▶ [TASK MATERIAL]:
::::
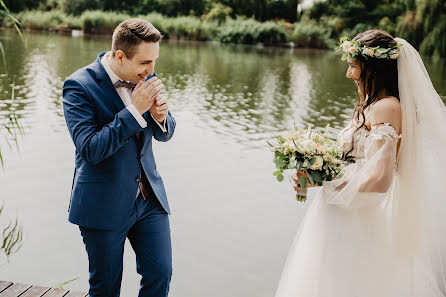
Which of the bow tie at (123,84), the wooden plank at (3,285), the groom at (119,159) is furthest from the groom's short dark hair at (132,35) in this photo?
the wooden plank at (3,285)

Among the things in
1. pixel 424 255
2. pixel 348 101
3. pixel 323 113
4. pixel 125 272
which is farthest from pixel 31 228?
pixel 348 101

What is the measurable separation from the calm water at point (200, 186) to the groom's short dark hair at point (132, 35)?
4.46 feet

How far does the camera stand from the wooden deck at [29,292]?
10.2 feet

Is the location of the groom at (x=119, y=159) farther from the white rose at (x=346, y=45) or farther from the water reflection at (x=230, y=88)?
the water reflection at (x=230, y=88)

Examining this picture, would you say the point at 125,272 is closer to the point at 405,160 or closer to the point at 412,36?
the point at 405,160

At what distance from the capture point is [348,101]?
1439 centimetres

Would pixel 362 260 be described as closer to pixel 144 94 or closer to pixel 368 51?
pixel 368 51

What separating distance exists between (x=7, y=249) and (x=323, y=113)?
30.2ft

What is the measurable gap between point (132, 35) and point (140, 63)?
0.46 ft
::::
▶ [EXERCISE GOAL]:
Reproduce every row above verbatim, omitting the pictures.

▶ [RESPONSE TO THE EXERCISE]:
Which of the bow tie at (123,84), the wooden plank at (3,285), the groom at (119,159) is furthest from the groom's short dark hair at (132,35) in this photo?
the wooden plank at (3,285)

Among the things in
1. pixel 424 255
2. pixel 348 101
3. pixel 323 113
4. pixel 125 272
which is farthest from pixel 31 228?
pixel 348 101

What is the measurable separation from the calm water at point (200, 186) to the groom's short dark hair at point (132, 35)?
4.46 feet

How far does the camera stand from the wooden deck at [29,292]?
10.2 feet

Is the location of the groom at (x=119, y=159) farther from the white rose at (x=346, y=45) or farther from the water reflection at (x=230, y=88)?
the water reflection at (x=230, y=88)

Examining this picture, would you say the point at 125,272 is closer to the point at 405,160 or closer to the point at 412,36?
the point at 405,160

At what distance from the capture point is [348,101]?
1439 centimetres

Would pixel 362 260 be described as closer to pixel 144 94 or closer to pixel 368 51?
pixel 368 51

What separating distance exists between (x=7, y=249) and (x=323, y=113)?
30.2ft

What is the measurable gap between point (132, 35) and point (140, 63)?
0.46 ft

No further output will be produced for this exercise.